* **Prompt**
Copy every one of the rows below word for word, without changing or leaving out anything.

*** Begin section ***

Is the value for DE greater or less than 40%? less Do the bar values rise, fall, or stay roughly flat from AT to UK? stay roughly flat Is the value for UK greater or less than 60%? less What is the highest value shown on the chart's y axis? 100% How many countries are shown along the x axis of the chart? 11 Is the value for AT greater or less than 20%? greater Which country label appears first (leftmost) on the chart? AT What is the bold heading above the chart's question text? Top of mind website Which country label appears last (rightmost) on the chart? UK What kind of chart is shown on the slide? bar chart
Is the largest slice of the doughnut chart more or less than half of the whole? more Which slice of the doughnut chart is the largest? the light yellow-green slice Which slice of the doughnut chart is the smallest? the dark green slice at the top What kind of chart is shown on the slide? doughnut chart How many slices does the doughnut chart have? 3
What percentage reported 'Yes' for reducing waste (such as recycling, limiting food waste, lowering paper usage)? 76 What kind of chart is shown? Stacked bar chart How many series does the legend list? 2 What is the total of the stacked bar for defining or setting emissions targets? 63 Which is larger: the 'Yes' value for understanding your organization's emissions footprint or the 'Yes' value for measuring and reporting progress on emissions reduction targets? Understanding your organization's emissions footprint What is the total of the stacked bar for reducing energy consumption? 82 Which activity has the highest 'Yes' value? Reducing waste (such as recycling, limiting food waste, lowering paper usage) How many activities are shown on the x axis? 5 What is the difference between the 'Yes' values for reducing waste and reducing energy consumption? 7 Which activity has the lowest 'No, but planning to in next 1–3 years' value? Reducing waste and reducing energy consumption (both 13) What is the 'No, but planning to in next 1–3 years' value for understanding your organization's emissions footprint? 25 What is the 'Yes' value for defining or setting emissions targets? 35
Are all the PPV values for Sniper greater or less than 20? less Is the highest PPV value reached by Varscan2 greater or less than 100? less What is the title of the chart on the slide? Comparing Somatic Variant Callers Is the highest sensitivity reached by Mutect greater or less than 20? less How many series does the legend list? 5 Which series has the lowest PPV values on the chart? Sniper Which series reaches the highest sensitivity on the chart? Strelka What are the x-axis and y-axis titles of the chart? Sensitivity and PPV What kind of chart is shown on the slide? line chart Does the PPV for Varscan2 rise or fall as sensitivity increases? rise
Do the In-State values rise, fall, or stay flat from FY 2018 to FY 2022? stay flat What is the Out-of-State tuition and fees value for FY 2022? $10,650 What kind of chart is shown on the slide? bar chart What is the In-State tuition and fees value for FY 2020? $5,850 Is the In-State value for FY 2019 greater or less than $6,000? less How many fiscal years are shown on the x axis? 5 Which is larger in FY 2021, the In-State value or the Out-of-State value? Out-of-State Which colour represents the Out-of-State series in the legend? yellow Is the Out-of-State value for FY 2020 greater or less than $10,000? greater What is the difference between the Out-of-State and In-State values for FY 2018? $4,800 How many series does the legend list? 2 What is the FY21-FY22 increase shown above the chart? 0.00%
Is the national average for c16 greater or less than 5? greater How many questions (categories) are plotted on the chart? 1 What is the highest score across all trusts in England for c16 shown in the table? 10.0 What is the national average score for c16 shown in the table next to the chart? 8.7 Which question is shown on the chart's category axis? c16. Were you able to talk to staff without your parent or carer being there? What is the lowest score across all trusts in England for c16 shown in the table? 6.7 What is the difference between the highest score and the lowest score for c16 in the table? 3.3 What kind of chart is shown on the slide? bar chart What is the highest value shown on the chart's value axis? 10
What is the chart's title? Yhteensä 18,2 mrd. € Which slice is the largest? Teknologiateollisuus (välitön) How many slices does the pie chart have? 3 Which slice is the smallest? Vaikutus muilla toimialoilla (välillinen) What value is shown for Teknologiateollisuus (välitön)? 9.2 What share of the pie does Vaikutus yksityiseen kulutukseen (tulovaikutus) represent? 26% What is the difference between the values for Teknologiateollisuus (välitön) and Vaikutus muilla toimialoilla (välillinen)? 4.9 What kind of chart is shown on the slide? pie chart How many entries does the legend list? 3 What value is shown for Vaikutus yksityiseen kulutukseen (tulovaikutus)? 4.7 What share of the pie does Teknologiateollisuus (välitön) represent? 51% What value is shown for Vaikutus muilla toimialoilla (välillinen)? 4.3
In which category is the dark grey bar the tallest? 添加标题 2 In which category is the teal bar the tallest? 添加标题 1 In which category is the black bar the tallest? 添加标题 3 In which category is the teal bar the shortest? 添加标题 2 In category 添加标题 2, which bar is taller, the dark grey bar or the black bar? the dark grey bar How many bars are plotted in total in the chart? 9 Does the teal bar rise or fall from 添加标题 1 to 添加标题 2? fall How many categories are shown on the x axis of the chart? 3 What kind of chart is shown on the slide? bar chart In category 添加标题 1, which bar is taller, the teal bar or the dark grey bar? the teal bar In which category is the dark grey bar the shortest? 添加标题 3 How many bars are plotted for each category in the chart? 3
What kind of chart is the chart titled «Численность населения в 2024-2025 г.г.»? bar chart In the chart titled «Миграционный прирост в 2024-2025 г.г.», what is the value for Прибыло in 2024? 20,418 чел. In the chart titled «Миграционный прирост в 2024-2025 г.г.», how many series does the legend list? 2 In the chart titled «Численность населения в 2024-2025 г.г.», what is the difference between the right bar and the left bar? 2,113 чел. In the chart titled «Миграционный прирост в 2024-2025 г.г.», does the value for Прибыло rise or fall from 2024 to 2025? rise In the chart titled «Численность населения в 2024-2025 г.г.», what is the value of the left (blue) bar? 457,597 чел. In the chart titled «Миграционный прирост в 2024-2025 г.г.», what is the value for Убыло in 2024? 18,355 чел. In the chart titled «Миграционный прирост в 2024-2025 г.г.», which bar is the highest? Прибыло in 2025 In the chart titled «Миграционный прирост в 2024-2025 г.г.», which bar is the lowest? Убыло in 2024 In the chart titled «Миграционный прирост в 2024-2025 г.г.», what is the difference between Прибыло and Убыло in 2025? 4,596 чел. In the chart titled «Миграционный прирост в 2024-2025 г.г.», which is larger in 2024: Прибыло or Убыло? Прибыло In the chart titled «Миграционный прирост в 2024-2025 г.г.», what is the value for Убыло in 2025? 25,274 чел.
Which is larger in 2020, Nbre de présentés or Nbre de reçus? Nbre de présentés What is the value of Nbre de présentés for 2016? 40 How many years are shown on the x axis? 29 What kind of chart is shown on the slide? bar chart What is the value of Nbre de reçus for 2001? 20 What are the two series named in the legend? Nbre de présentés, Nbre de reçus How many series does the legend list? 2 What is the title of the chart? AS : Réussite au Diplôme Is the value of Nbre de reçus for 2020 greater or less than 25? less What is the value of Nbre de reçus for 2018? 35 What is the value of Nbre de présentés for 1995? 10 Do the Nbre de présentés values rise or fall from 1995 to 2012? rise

*** End section ***

* **Solution**
Is the value for DE greater or less than 40%? less Do the bar values rise, fall, or stay roughly flat from AT to UK? stay roughly flat Is the value for UK greater or less than 60%? less What is the highest value shown on the chart's y axis? 100% How many countries are shown along the x axis of the chart? 11 Is the value for AT greater or less than 20%? greater Which country label appears first (leftmost) on the chart? AT What is the bold heading above the chart's question text? Top of mind website Which country label appears last (rightmost) on the chart? UK What kind of chart is shown on the slide? bar chart
Is the largest slice of the doughnut chart more or less than half of the whole? more Which slice of the doughnut chart is the largest? the light yellow-green slice Which slice of the doughnut chart is the smallest? the dark green slice at the top What kind of chart is shown on the slide? doughnut chart How many slices does the doughnut chart have? 3
What percentage reported 'Yes' for reducing waste (such as recycling, limiting food waste, lowering paper usage)? 76 What kind of chart is shown? Stacked bar chart How many series does the legend list? 2 What is the total of the stacked bar for defining or setting emissions targets? 63 Which is larger: the 'Yes' value for understanding your organization's emissions footprint or the 'Yes' value for measuring and reporting progress on emissions reduction targets? Understanding your organization's emissions footprint What is the total of the stacked bar for reducing energy consumption? 82 Which activity has the highest 'Yes' value? Reducing waste (such as recycling, limiting food waste, lowering paper usage) How many activities are shown on the x axis? 5 What is the difference between the 'Yes' values for reducing waste and reducing energy consumption? 7 Which activity has the lowest 'No, but planning to in next 1–3 years' value? Reducing waste and reducing energy consumption (both 13) What is the 'No, but planning to in next 1–3 years' value for understanding your organization's emissions footprint? 25 What is the 'Yes' value for defining or setting emissions targets? 35
Are all the PPV values for Sniper greater or less than 20? less Is the highest PPV value reached by Varscan2 greater or less than 100? less What is the title of the chart on the slide? Comparing Somatic Variant Callers Is the highest sensitivity reached by Mutect greater or less than 20? less How many series does the legend list? 5 Which series has the lowest PPV values on the chart? Sniper Which series reaches the highest sensitivity on the chart? Strelka What are the x-axis and y-axis titles of the chart? Sensitivity and PPV What kind of chart is shown on the slide? line chart Does the PPV for Varscan2 rise or fall as sensitivity increases? rise
Do the In-State values rise, fall, or stay flat from FY 2018 to FY 2022? stay flat What is the Out-of-State tuition and fees value for FY 2022? $10,650 What kind of chart is shown on the slide? bar chart What is the In-State tuition and fees value for FY 2020? $5,850 Is the In-State value for FY 2019 greater or less than $6,000? less How many fiscal years are shown on the x axis? 5 Which is larger in FY 2021, the In-State value or the Out-of-State value? Out-of-State Which colour represents the Out-of-State series in the legend? yellow Is the Out-of-State value for FY 2020 greater or less than $10,000? greater What is the difference between the Out-of-State and In-State values for FY 2018? $4,800 How many series does the legend list? 2 What is the FY21-FY22 increase shown above the chart? 0.00%
Is the national average for c16 greater or less than 5? greater How many questions (categories) are plotted on the chart? 1 What is the highest score across all trusts in England for c16 shown in the table? 10.0 What is the national average score for c16 shown in the table next to the chart? 8.7 Which question is shown on the chart's category axis? c16. Were you able to talk to staff without your parent or carer being there? What is the lowest score across all trusts in England for c16 shown in the table? 6.7 What is the difference between the highest score and the lowest score for c16 in the table? 3.3 What kind of chart is shown on the slide? bar chart What is the highest value shown on the chart's value axis? 10
What is the chart's title? Yhteensä 18,2 mrd. € Which slice is the largest? Teknologiateollisuus (välitön) How many slices does the pie chart have? 3 Which slice is the smallest? Vaikutus muilla toimialoilla (välillinen) What value is shown for Teknologiateollisuus (välitön)? 9.2 What share of the pie does Vaikutus yksityiseen kulutukseen (tulovaikutus) represent? 26% What is the difference between the values for Teknologiateollisuus (välitön) and Vaikutus muilla toimialoilla (välillinen)? 4.9 What kind of chart is shown on the slide? pie chart How many entries does the legend list? 3 What value is shown for Vaikutus yksityiseen kulutukseen (tulovaikutus)? 4.7 What share of the pie does Teknologiateollisuus (välitön) represent? 51% What value is shown for Vaikutus muilla toimialoilla (välillinen)? 4.3
In which category is the dark grey bar the tallest? 添加标题 2 In which category is the teal bar the tallest? 添加标题 1 In which category is the black bar the tallest? 添加标题 3 In which category is the teal bar the shortest? 添加标题 2 In category 添加标题 2, which bar is taller, the dark grey bar or the black bar? the dark grey bar How many bars are plotted in total in the chart? 9 Does the teal bar rise or fall from 添加标题 1 to 添加标题 2? fall How many categories are shown on the x axis of the chart? 3 What kind of chart is shown on the slide? bar chart In category 添加标题 1, which bar is taller, the teal bar or the dark grey bar? the teal bar In which category is the dark grey bar the shortest? 添加标题 3 How many bars are plotted for each category in the chart? 3
What kind of chart is the chart titled «Численность населения в 2024-2025 г.г.»? bar chart In the chart titled «Миграционный прирост в 2024-2025 г.г.», what is the value for Прибыло in 2024? 20,418 чел. In the chart titled «Миграционный прирост в 2024-2025 г.г.», how many series does the legend list? 2 In the chart titled «Численность населения в 2024-2025 г.г.», what is the difference between the right bar and the left bar? 2,113 чел. In the chart titled «Миграционный прирост в 2024-2025 г.г.», does the value for Прибыло rise or fall from 2024 to 2025? rise In the chart titled «Численность населения в 2024-2025 г.г.», what is the value of the left (blue) bar? 457,597 чел. In the chart titled «Миграционный прирост в 2024-2025 г.г.», what is the value for Убыло in 2024? 18,355 чел. In the chart titled «Миграционный прирост в 2024-2025 г.г.», which bar is the highest? Прибыло in 2025 In the chart titled «Миграционный прирост в 2024-2025 г.г.», which bar is the lowest? Убыло in 2024 In the chart titled «Миграционный прирост в 2024-2025 г.г.», what is the difference between Прибыло and Убыло in 2025? 4,596 чел. In the chart titled «Миграционный прирост в 2024-2025 г.г.», which is larger in 2024: Прибыло or Убыло? Прибыло In the chart titled «Миграционный прирост в 2024-2025 г.г.», what is the value for Убыло in 2025? 25,274 чел.
Which is larger in 2020, Nbre de présentés or Nbre de reçus? Nbre de présentés What is the value of Nbre de présentés for 2016? 40 How many years are shown on the x axis? 29 What kind of chart is shown on the slide? bar chart What is the value of Nbre de reçus for 2001? 20 What are the two series named in the legend? Nbre de présentés, Nbre de reçus How many series does the legend list? 2 What is the title of the chart? AS : Réussite au Diplôme Is the value of Nbre de reçus for 2020 greater or less than 25? less What is the value of Nbre de reçus for 2018? 35 What is the value of Nbre de présentés for 1995? 10 Do the Nbre de présentés values rise or fall from 1995 to 2012? rise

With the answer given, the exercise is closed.